---------- Text ----------

What Has Changed in The Surveyors’ Profession

Nick has been a qualified surveyor for almost 40 years and he has seen firsthand how this industry has been changing, but also the stable traits of the profession that have remained unchanged.

“The landscape for the profession has completely changed in the last 40 years. Back in those days, you were actually taken by your word quite often, the fact being that we didn’t have Rightmove Plus, and all this information that we have available now. So it was down to the surveyors’ own knowledge, and although there were some fruity negligence cases, and you would think they were happening more often, they actually weren’t in the years while I was training, and the losses weren’t as bad as they are now. It was a simpler life, I suppose.”

The personal approach to clients however, hasn’t changed for Nick.

“You’ve got to understand how clients are after pretty much everything you’re saying, and how you need to be personal with what you say. I think that’s part and parcel of where the growth of this business has come through, because we seem to build a reputation of telling people the way it is, as opposed to just putting a number.  Surveying is a very personal, unusual profession. It’s not as stratified as the legal profession, and it’s certainly not as regulated as the accounting profession. But this whole concept of people and property together means that it is very personal.”

Getting the Work Life Balance Right

Nick admits that only this year he has started to work a bit less than he was used to.

---------- Extracted data ----------

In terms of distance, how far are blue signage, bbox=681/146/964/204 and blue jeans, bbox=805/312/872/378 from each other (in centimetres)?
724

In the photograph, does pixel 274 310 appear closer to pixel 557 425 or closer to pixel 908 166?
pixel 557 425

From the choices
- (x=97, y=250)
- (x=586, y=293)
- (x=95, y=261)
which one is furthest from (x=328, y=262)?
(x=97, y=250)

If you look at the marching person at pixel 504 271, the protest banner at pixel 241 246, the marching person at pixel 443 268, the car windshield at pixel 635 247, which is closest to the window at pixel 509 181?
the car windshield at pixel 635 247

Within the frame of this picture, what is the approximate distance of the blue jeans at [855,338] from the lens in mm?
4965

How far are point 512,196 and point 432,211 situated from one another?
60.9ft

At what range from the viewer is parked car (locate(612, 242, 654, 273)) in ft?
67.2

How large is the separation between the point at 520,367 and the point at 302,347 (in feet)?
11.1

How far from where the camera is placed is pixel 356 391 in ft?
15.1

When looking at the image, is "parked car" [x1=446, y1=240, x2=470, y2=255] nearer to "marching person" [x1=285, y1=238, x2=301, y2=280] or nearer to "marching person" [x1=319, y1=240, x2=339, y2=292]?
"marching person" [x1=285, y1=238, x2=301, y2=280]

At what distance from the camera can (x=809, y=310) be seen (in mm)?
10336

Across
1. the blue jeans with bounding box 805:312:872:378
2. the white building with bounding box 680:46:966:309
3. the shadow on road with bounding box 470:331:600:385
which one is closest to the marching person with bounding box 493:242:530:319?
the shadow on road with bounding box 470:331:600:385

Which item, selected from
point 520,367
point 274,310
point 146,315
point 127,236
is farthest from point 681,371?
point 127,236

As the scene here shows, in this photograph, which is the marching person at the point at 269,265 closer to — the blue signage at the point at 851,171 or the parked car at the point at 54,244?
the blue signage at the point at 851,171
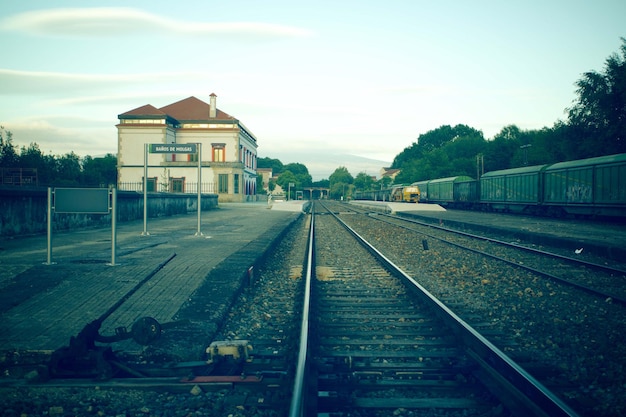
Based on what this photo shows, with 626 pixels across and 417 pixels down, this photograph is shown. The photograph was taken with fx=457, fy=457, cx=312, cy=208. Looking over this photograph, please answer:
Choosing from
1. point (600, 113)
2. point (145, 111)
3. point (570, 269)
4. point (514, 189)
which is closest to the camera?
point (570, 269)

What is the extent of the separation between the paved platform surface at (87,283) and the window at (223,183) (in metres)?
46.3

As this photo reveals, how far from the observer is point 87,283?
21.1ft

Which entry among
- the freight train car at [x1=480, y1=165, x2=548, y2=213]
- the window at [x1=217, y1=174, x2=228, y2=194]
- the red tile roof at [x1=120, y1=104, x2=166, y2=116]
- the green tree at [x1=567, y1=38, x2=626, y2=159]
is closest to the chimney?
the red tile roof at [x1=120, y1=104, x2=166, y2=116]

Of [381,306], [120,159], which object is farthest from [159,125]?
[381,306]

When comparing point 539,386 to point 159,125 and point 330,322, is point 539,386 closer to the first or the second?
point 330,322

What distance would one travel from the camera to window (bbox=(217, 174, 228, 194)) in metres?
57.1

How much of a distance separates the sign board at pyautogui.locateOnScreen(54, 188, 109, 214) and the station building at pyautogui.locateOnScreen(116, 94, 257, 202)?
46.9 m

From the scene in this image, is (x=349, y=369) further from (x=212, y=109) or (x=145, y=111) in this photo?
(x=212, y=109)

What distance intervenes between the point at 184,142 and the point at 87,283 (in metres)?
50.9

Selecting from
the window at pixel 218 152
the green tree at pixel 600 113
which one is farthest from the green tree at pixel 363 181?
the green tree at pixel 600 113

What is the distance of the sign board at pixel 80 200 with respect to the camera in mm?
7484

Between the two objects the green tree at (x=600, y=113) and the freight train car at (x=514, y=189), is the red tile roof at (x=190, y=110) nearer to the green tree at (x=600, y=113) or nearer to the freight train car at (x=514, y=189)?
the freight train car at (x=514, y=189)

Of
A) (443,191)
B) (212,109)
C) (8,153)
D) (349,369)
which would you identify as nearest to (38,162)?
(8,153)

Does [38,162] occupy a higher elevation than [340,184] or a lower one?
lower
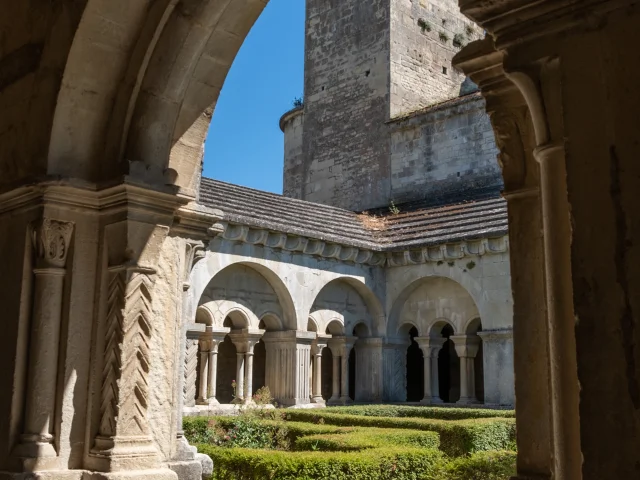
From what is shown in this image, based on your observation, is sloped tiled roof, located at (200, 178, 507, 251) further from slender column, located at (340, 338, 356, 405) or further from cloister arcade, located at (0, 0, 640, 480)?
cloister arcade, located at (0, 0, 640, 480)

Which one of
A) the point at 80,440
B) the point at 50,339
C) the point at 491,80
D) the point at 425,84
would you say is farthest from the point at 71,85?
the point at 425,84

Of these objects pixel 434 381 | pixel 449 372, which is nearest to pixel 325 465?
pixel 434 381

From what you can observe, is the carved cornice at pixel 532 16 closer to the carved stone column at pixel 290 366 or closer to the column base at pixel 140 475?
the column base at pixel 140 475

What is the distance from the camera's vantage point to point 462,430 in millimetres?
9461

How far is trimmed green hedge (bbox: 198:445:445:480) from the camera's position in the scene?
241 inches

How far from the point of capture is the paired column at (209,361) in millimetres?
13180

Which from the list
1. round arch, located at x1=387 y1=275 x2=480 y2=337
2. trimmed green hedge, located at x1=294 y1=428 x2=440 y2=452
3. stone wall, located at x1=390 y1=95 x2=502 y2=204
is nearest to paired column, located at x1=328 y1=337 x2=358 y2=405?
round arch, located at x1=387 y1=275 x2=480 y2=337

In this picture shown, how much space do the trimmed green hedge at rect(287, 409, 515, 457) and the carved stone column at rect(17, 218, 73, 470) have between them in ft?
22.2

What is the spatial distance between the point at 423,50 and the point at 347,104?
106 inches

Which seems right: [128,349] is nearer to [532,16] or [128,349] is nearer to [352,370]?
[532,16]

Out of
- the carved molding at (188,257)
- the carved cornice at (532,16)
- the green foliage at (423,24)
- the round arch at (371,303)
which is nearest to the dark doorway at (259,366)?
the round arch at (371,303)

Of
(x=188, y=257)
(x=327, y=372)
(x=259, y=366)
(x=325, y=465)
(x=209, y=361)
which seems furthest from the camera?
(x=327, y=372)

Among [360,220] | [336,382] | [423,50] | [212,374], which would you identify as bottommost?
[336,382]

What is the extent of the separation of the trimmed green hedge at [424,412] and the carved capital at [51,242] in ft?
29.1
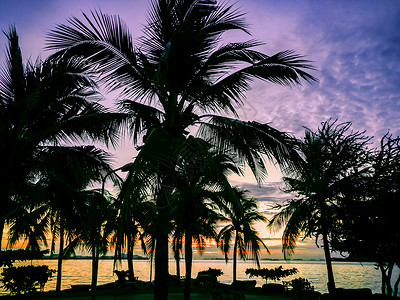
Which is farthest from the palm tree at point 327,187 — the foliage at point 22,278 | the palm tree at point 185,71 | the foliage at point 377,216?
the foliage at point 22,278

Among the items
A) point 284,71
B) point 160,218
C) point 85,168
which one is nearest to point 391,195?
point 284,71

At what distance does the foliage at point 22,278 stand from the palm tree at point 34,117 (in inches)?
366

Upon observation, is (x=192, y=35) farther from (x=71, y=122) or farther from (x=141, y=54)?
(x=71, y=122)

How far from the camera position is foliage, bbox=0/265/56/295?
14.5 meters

----------
---------- Extracted data ----------

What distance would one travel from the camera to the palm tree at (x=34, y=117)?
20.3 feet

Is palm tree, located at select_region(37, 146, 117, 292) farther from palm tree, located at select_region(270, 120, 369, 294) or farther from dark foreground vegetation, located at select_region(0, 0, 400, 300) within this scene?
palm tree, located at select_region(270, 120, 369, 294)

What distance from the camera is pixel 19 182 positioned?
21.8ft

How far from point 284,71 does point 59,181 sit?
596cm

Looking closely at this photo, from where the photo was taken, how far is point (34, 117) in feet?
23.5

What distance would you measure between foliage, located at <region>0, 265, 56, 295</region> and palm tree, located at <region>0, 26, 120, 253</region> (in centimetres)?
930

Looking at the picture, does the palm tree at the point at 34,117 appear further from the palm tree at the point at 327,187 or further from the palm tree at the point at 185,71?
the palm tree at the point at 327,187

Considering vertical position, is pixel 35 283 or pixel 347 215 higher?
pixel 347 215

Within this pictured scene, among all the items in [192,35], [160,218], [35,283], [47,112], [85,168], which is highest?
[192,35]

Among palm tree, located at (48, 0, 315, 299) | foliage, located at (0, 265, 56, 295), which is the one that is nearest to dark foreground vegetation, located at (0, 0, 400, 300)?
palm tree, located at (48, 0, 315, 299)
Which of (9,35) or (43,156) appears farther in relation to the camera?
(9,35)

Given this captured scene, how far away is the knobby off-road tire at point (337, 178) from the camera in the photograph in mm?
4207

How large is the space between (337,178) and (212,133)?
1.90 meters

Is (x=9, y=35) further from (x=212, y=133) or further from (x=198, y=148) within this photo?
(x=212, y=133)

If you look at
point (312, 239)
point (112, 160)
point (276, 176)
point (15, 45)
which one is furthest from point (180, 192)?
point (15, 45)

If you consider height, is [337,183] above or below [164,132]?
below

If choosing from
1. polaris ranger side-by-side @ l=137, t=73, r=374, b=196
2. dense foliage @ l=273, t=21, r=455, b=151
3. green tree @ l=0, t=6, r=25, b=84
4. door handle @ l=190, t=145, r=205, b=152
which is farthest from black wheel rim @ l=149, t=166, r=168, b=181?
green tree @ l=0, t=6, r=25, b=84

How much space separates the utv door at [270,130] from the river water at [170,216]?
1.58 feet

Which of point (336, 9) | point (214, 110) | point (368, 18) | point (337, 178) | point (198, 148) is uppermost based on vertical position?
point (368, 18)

----------

### The tasks
1. Return the passage of the surveyors' profession text starting at "What Has Changed" and ending at "have remained unchanged.".
2. Take the surveyors' profession text further, beginning right after its final sentence.

### Answers by task
1.
What Has Changed in The Surveyors’ Profession

Nick has been a qualified surveyor for almost 40 years and he has seen firsthand how this industry has been changing, but also the stable traits of the profession that have remained unchanged.

2.
“I’ve just spent six months only doing a five day work week, which I’ve been told to by my better half, because I spent far too many years working at least six days per week and probably more. But it’s had its toll, a divorce among other things and everything to go with that. Not getting the balance right is usually part of running a business, and I think that is something everyone should be very well aware of. I do appreciate the balance, I find it amazing now that I’ve come to live with it and understand it well. 

“When I started employing the next generation, initially I was thinking that they were wanting lunches and wanting to go home at five o’clock. But then I woke up to the fact that what I do like about the next generation is that they do think about getting that balance right in a way that a lot of my generation did not. It does come hard when for the first time in your life you get told you’re old school. And I never thought I was!”

Gender Balance in VOSPERS

VOSPERS is a company that employs many women surveyors. We asked Nick how that affects the dynamics of the work.

“The circumstances were such that I started a training scheme, and the first three members of the scheme were women. One was a very bright girl who was initially just doing typing, and then she wanted to know more about the profession, and she ended up being one of the surveyors. I think she must have qualified in just over two years with SAVA from start to finish, which is absolutely unheard of. At the moment, we are balancing out the male and female team members within the business. But I have to admit that it wasn’t me turning around and saying ‘I must have more women in the business.’ They came in, they worked very hard, and they are now all very good surveyors.”

When asked whether the company culture changed with having more women on the team, Nick says:

“Yes, definitely. I’ve said it to everyone here, and I’ll say it again, out of all the companies I worked for, this is one I’ve most enjoyed working for, even though it’s mine. But there is a completely different mindset, a very positive attitude of can do towards any job. I get asked a lot more questions, and I know that every time I give an answer, it’s taken onboard.”